RÉFLEXIONS pour Mc 14:43-51

On explique d’ordinaire la fuite des apôtres lors de l’arrestation de Jésus par la peur et la lâcheté. Pourtant, nous n’avons pas de raisons de penser qu’ils étaient tous à ce point lâches, du moins les récits évangéliques n’en témoignent pas. Bien au contraire: certains d’entre eux, et d’abord Pierre, étaient disposés de manière très résolue; ce même Pierre, par exemple, au moment de l’arrestation du Maître, saisit une épée, et si Jésus l’avait approuvé, il est tout à fait possible que, sinon tous, du moins la plupart des disciples auraient soutenu Pierre d’une manière ou d’une autre. Les apôtres étaient prêts à l’insurrection et à la guerre; ils étaient prêts à combattre pour défendre leur Maître, et dans cette guerre ils étaient prêts à mourir pour Lui.
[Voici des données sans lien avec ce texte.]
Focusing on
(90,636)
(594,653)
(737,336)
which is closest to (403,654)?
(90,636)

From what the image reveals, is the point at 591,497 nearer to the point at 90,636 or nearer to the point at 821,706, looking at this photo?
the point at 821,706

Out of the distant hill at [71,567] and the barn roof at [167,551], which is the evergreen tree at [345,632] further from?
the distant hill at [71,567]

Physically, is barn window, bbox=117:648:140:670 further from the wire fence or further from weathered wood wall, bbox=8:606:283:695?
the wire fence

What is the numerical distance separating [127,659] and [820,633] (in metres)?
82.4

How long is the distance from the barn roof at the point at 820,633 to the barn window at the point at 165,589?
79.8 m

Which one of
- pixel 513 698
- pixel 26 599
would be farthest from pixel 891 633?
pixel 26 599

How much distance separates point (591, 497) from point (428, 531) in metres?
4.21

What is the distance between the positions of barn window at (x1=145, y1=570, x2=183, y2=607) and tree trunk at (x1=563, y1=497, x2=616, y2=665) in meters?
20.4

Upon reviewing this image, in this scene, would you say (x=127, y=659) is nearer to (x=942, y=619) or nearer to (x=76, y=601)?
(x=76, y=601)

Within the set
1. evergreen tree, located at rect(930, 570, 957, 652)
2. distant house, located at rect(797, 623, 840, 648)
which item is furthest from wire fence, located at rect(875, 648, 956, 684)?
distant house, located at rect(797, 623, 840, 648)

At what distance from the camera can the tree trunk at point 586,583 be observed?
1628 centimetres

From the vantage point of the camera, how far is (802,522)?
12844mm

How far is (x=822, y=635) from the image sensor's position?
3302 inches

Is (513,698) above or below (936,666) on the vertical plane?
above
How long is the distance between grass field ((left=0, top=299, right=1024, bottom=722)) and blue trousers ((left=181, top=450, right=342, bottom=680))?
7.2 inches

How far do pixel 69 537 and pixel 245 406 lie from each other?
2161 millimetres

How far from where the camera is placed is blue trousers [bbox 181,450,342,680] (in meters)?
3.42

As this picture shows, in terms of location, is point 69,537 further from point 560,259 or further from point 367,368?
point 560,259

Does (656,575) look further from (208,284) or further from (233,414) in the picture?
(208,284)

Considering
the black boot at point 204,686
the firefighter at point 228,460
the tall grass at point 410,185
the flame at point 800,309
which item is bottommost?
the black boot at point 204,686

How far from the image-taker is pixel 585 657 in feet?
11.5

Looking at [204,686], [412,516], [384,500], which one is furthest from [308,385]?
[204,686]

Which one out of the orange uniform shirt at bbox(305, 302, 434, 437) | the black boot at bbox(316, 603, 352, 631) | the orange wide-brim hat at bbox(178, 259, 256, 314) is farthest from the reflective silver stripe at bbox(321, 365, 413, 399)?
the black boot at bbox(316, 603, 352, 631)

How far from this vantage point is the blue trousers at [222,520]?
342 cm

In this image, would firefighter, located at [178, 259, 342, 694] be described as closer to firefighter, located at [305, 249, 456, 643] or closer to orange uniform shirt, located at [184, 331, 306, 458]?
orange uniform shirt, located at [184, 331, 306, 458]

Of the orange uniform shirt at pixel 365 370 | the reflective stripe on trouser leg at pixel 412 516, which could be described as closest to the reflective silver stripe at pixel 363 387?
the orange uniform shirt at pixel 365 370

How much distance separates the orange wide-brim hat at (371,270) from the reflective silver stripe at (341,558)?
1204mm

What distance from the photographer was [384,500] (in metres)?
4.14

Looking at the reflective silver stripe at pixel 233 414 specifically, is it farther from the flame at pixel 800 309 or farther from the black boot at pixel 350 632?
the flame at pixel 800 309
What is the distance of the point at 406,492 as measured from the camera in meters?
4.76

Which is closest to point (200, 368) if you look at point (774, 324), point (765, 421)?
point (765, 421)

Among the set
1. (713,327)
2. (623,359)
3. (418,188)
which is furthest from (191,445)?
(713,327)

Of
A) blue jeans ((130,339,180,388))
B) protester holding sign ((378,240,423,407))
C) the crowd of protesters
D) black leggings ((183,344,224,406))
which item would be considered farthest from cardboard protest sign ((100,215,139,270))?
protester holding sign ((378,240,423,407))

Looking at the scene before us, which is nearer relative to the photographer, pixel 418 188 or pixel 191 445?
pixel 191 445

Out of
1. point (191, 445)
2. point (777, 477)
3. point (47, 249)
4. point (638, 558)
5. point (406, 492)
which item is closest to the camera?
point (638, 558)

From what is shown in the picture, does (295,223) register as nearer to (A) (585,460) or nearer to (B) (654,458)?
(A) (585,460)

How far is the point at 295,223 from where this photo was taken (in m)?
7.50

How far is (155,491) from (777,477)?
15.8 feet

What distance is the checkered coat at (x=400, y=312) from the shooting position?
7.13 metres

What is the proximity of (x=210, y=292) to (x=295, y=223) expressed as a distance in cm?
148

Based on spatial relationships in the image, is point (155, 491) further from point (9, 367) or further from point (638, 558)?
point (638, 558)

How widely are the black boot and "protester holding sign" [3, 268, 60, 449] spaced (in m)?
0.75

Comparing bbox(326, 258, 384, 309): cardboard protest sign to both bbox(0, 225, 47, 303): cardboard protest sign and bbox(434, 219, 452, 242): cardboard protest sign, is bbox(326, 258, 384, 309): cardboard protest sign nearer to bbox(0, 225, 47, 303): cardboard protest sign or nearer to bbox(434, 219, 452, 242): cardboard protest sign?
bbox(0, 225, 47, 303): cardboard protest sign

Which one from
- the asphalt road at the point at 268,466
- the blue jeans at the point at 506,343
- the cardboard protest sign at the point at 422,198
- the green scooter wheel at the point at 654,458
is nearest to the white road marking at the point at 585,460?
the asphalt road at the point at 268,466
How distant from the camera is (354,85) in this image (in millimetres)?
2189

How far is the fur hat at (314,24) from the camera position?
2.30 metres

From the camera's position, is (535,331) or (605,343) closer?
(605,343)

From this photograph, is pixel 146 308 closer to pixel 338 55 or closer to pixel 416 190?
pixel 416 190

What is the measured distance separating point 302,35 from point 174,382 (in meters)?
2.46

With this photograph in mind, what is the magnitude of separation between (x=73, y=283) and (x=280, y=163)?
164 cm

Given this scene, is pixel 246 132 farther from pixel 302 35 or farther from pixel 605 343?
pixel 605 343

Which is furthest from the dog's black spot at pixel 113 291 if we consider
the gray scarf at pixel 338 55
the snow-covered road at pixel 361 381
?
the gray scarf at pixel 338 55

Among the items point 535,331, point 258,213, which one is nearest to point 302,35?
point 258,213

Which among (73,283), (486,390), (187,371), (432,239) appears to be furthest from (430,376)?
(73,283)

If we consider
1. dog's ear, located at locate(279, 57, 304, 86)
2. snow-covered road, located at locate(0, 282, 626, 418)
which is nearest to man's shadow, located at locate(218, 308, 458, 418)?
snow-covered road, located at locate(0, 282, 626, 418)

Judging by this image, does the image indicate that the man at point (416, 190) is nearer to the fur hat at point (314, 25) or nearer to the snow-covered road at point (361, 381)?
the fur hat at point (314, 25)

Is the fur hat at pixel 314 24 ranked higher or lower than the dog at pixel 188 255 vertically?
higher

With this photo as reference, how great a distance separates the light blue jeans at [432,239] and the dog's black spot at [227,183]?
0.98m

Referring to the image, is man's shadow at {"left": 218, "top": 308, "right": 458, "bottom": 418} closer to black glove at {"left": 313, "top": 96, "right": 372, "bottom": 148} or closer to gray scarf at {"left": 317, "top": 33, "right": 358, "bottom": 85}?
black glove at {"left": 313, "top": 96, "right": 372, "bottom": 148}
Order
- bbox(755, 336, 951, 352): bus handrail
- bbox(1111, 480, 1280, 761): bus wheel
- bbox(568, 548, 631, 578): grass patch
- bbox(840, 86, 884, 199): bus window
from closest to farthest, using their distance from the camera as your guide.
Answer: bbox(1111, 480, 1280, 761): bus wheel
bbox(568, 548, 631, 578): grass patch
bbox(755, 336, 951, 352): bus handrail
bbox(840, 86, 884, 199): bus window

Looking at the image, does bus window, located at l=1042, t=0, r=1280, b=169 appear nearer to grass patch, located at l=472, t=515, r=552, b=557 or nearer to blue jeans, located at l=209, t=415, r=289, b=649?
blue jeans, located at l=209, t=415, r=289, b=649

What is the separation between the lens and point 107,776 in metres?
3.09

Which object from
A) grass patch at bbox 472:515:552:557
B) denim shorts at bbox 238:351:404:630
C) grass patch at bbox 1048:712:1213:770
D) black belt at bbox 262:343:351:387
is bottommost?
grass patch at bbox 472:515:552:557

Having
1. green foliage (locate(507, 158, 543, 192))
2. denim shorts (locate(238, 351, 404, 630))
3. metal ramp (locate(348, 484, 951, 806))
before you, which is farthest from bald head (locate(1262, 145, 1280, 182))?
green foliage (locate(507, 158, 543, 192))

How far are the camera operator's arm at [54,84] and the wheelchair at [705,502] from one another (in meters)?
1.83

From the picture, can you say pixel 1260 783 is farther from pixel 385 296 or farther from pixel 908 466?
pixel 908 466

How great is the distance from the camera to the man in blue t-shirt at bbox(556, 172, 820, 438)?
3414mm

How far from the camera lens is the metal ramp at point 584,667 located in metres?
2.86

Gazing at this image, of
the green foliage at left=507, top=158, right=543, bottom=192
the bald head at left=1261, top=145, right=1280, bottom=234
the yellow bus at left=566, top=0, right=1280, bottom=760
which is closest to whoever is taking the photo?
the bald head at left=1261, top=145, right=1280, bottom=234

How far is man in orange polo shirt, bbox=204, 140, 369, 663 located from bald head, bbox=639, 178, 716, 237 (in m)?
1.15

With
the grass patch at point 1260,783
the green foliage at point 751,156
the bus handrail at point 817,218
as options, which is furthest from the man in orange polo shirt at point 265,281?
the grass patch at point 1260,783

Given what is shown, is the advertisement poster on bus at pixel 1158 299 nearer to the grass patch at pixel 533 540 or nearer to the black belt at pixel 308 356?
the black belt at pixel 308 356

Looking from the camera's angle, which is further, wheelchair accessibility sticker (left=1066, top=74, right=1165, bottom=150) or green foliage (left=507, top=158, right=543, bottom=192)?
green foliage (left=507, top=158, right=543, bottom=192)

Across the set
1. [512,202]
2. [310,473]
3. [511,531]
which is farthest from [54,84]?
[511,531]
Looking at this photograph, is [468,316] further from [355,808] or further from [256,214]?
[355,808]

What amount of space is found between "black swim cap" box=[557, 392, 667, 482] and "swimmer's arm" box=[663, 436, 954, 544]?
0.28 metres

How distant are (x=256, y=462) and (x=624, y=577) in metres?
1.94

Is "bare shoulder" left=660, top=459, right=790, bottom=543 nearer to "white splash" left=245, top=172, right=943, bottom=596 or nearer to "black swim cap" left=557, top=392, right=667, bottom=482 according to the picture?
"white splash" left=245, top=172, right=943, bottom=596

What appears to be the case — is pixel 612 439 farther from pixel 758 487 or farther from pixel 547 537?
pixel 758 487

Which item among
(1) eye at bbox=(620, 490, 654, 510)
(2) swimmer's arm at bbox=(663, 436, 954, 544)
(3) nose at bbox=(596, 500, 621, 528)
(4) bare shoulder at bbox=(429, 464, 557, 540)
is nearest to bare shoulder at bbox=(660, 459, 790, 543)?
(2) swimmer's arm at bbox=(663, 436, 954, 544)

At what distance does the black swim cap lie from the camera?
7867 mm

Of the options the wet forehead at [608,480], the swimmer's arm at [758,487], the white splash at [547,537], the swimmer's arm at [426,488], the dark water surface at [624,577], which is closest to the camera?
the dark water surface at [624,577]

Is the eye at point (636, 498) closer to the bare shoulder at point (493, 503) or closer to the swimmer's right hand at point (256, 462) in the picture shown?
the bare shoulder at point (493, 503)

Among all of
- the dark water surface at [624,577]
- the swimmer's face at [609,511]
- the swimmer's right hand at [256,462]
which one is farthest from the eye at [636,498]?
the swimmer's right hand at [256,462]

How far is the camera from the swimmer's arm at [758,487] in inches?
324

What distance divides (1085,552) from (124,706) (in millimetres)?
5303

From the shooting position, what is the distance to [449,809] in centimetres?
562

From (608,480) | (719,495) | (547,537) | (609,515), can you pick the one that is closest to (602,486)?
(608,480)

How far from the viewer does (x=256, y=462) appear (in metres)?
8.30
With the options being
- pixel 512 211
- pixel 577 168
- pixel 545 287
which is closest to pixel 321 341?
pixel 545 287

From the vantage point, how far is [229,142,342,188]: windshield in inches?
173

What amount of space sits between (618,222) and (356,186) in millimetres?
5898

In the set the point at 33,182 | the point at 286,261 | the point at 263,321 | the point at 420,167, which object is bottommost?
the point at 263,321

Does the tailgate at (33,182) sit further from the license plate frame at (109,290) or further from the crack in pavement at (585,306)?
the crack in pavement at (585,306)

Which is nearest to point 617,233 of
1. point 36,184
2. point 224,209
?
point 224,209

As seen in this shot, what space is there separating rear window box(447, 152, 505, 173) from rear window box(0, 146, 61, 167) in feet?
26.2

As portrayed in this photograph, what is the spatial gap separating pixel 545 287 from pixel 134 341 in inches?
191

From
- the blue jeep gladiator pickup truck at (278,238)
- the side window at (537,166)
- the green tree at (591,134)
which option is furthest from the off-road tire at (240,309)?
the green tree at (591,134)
Le problème était qu’aucune guerre ne se profilait. Jésus n’allait pas faire la guerre; Il n’allait même pas se défendre contre les hommes venus L’arrêter. La guerre messianique à laquelle les apôtres se préparaient intérieurement n’existait que dans leur imagination, et c’était le principal problème. Ils se préparaient à une chose, et en réalité il leur est arrivé tout autre chose; dans une telle situation, une rupture spirituelle est non seulement possible, mais presque inévitable.

Plus précisément, elle est inévitable dans la mesure où l’homme est plongé dans sa réalité imaginaire, dans la mesure où il dépense beaucoup, ou au contraire relativement peu, d’efforts spirituels pour y exister. Pour les disciples, l’image de la guerre messianique qu’ils avaient peinte était si réelle qu’ils ne pouvaient même pas imaginer un autre développement des événements. Pierre saisit l’épée précisément parce que son image de la réalité, dans la situation donnée, ne supposait qu’une seule option d’action possible. Pourtant, Jésus agit tout autrement, non comme les apôtres l’attendent.

C’est alors qu’ils se perdent: que reste-t-il à faire aux soldats lorsque leur commandant non seulement ne tente pas de résister, mais se livre lui-même, absolument volontairement, comme prisonnier? Se livrer avec lui? C’est absurde, cela ne tient pas dans la conscience. La réalité construite par les apôtres s’effondre sous leurs yeux, et ils fuient, parce qu’en une telle situation il ne leur reste rien d’autre. Jésus, voyant leur état spirituel, ne doutait pas dès la Cène que tout se passerait exactement ainsi; car dans le monde déchu, tout cela est si compréhensible, si humain.